The cases are run by lawyers for the benefit of the lawyers, because, unlike traditional litigation, there is rarely an actual flesh-and-blood plaintiff around to see that his lawyer is working in the plaintiff’s interest, rather than the lawyer’s own interest. Defendant businesses face not only potential liability, but also staggering attorneys’ fees to prove that they are in the right.

California voters have demonstrated that they understand the dangers of class action abuse and are willing to vote for change. The passage of Proposition 64 in 2004 by an 18-point margin established the minimal requirement that a plaintiff in an unfair competition suit, a prime field for class action abuse, must have suffered an actual loss to be able to bring a lawsuit.

Reform is possible. Californians understand that a healthy business climate, not a wealthy plaintiffs’ bar, is the key to the long-term financial health of the state.

Plaintiffs’ lawyers, however, quickly adapted to Proposition 64 and moved on to wage and hour class actions.
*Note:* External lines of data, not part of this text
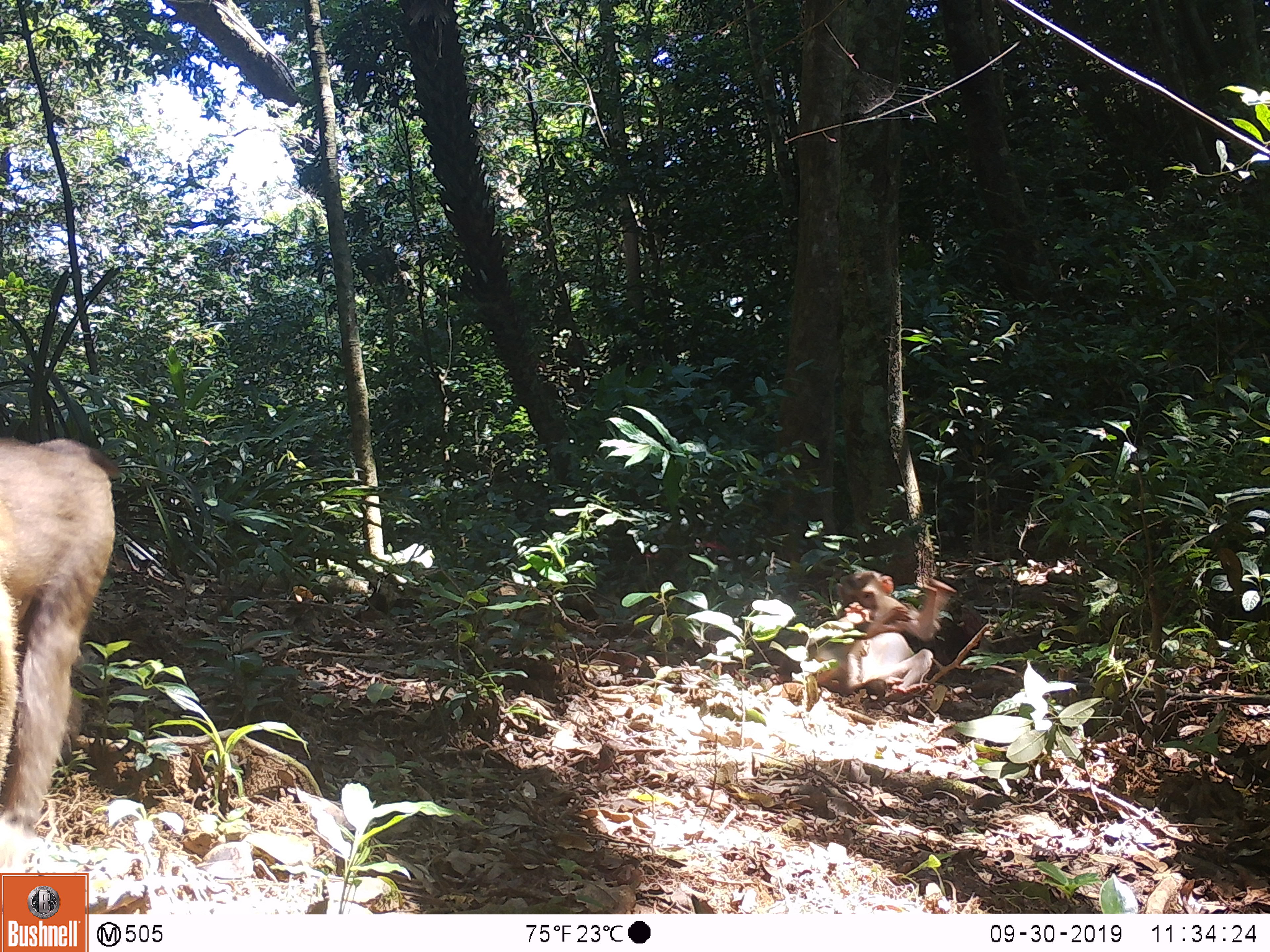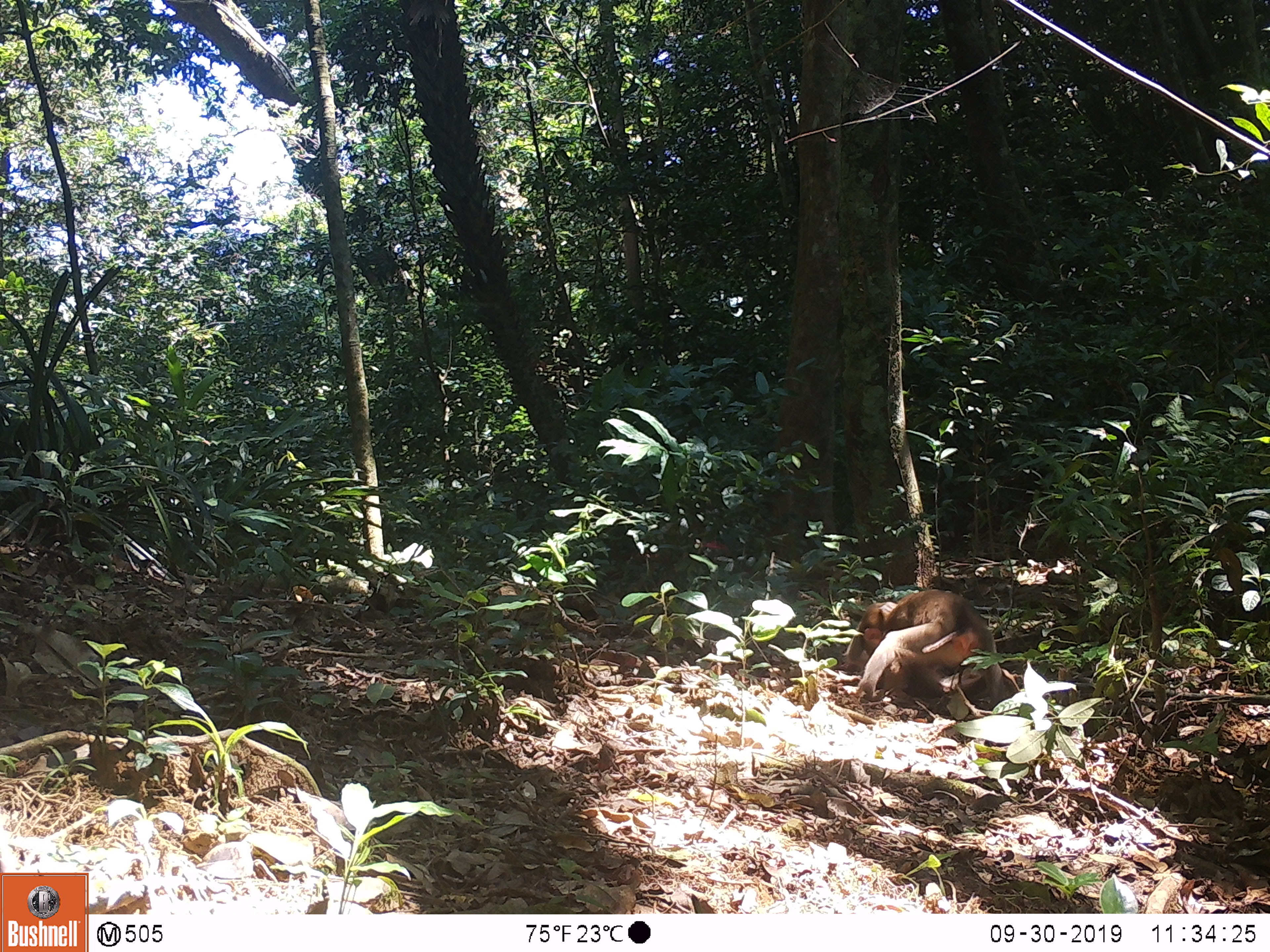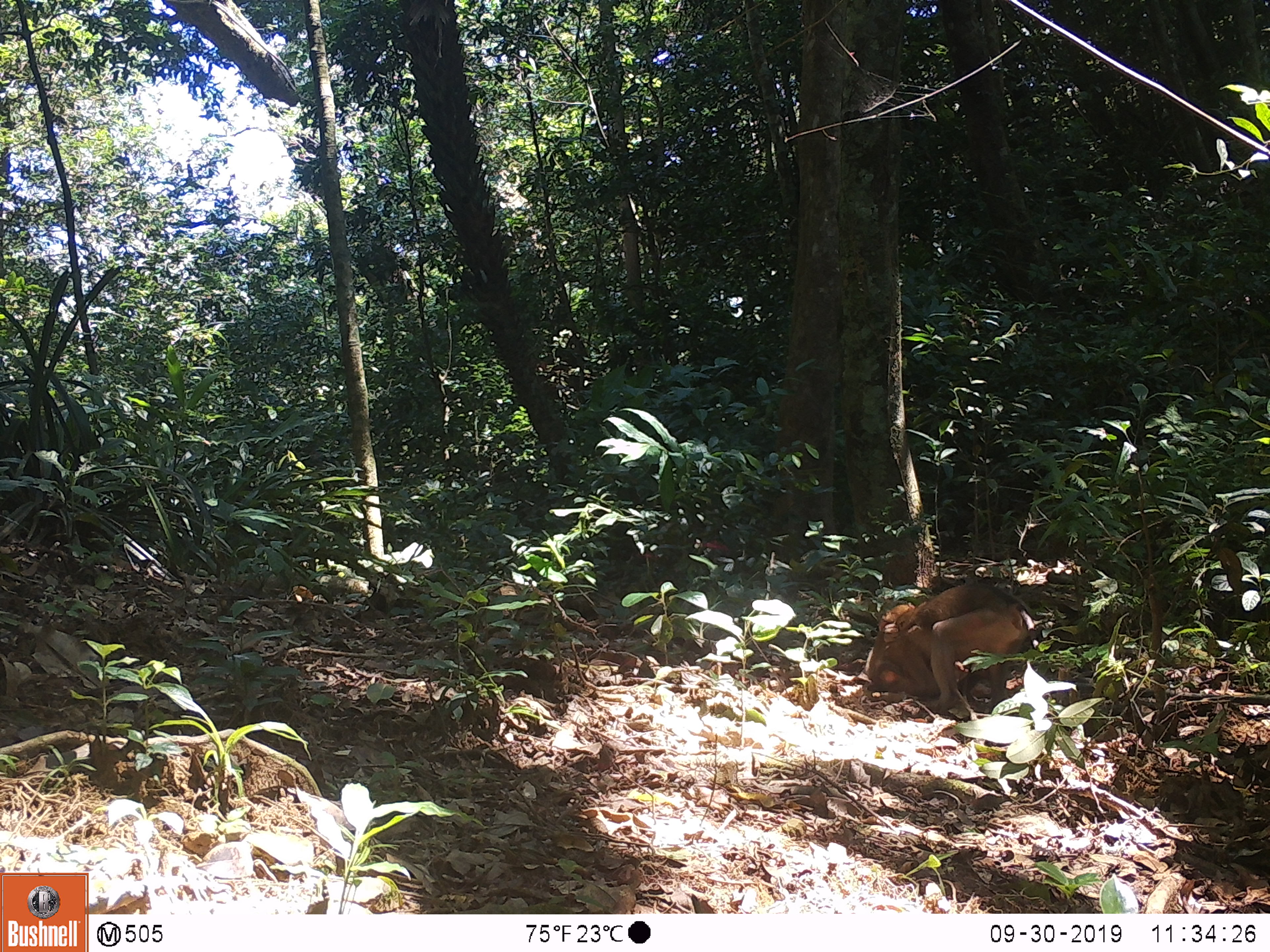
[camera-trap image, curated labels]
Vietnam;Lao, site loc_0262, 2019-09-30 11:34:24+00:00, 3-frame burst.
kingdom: Animalia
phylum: Chordata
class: Mammalia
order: Primates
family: Cercopithecidae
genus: Macaca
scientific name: Macaca nemestrina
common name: pig-tailed macaque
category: pig tailed macaque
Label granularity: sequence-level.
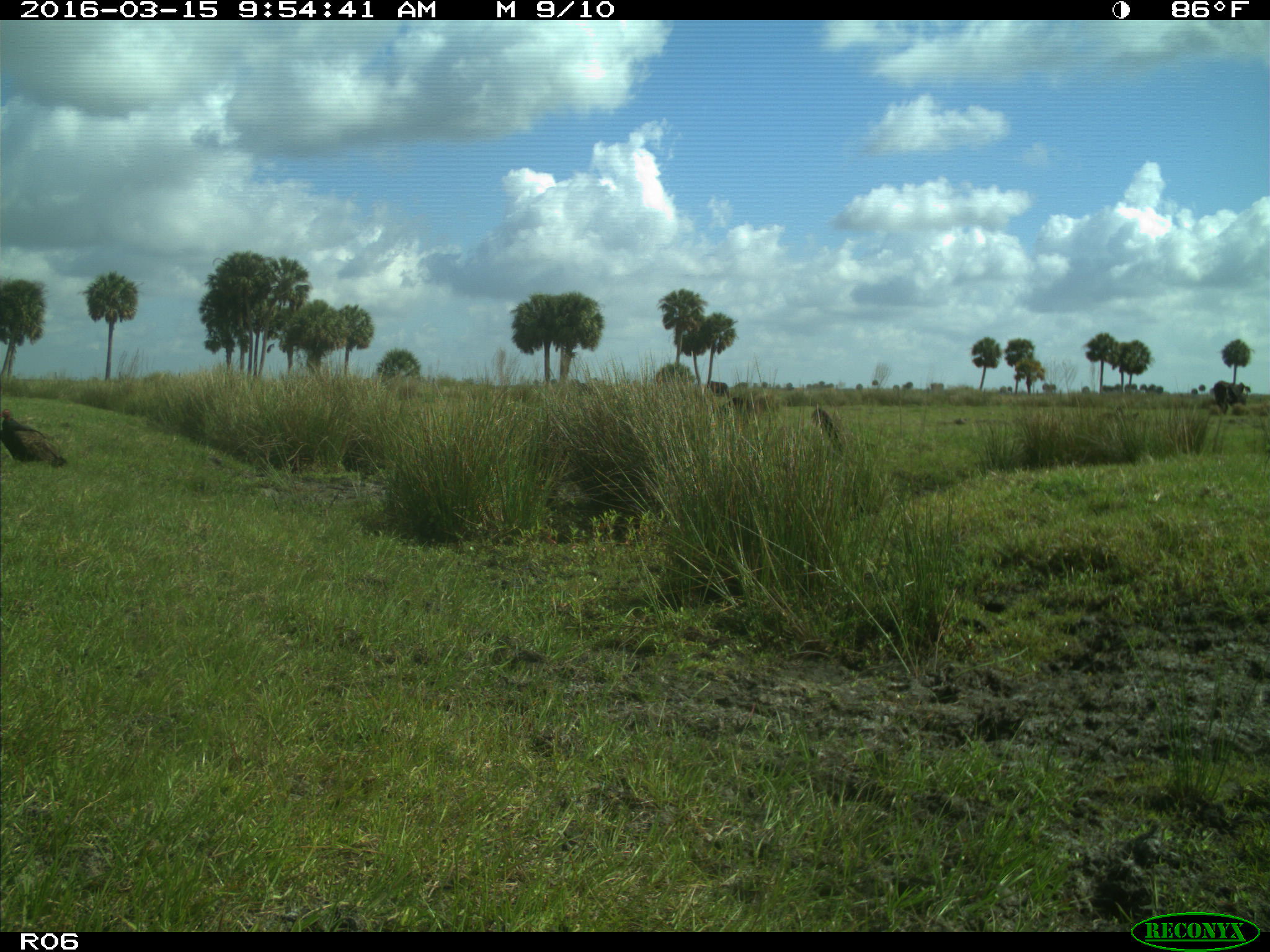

This latest class action craze puts the burden on California businesses to prove, among other things, that every employee in the past several years took every required meal and rest break. And if the plaintiffs win even one dollar, the statute allows them to collect their attorneys’ fees from the defendants.

This is a sad story that those who do business in California know all too well. Is it time to move the plant to France? Probably not, but we should learn from their class action system that the problems with our own aren’t inevitable.

Taylor is a class action defense lawyer with Hansen & Taylor LLP in Irvine.